В тот раз на второй день потребовал от сына отказаться работать с Гринем на одном тракторе, собрался, было, поговорить и с председателем, чтобы поспособствовал.
– Ты, сынок, не ходил бы больше к трактору. Я не вынесу, что ты вместе с ним, – даже говорить, произносить ненавистное имя не хотелось. – Я поговорю с Сидоркиным, он поможет.
Как тогда подскочил к нему его родной сын!

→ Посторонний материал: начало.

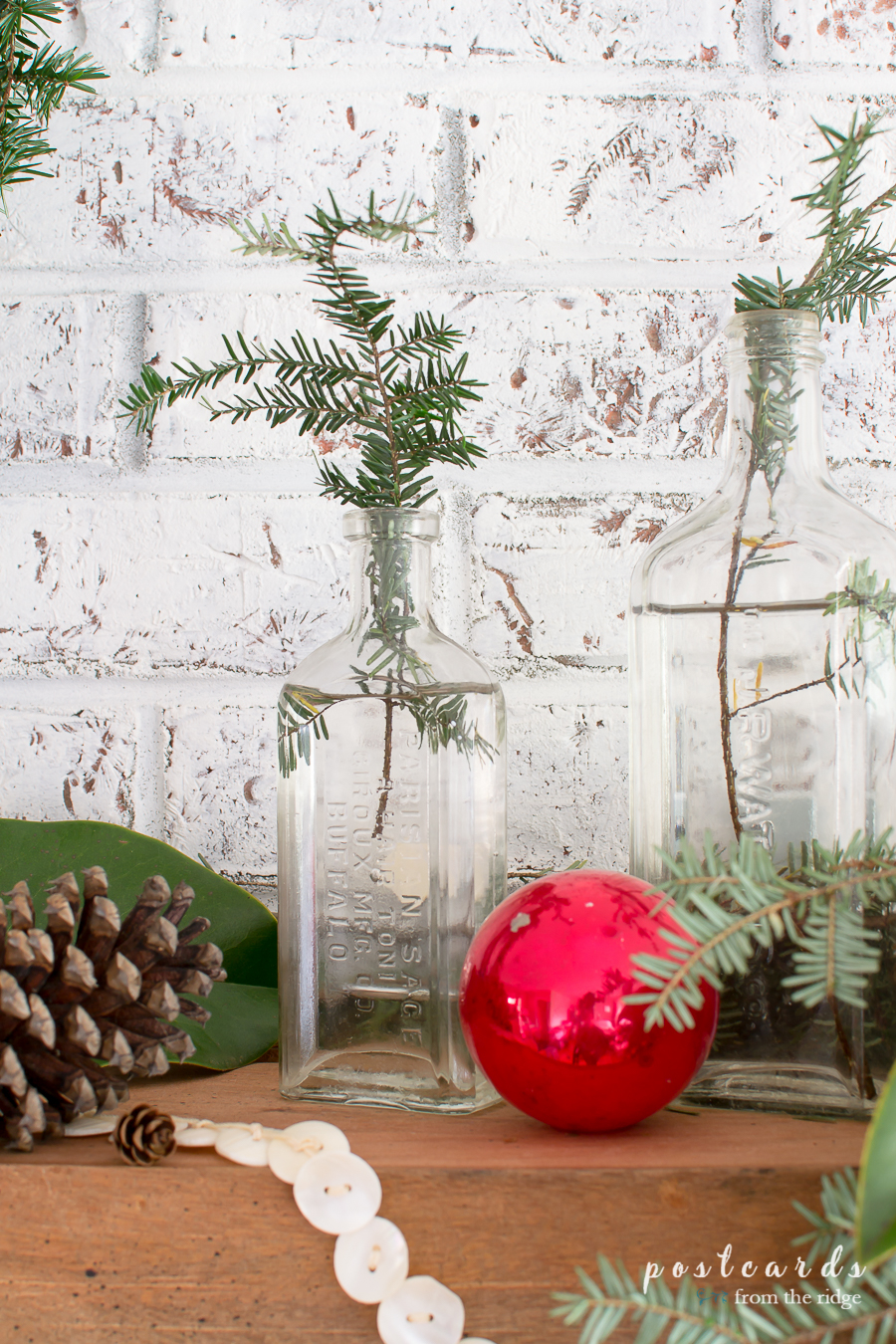 vintage glass bottle with hemlock branch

Как подскочил!
– Не смей! Слышишь! Не смей! – загорелое, обветренное лицо Кузьмы побелело, схватил отца за грудь, приблизился вплотную. – Не смей так говорить! Разберись в себе, а я понимаю и маму, и дядю Ефима, и тётю Глашу. Понял? Я – по-ни-ма-ю! А тебя не понимаю. Охладись, остынь, пойми их и простишь. И снова будешь жить как человек. Собственник, вишь ли, сыскался!
Холодный блеск сыновних глаз не может забыть Данила и до сих пор.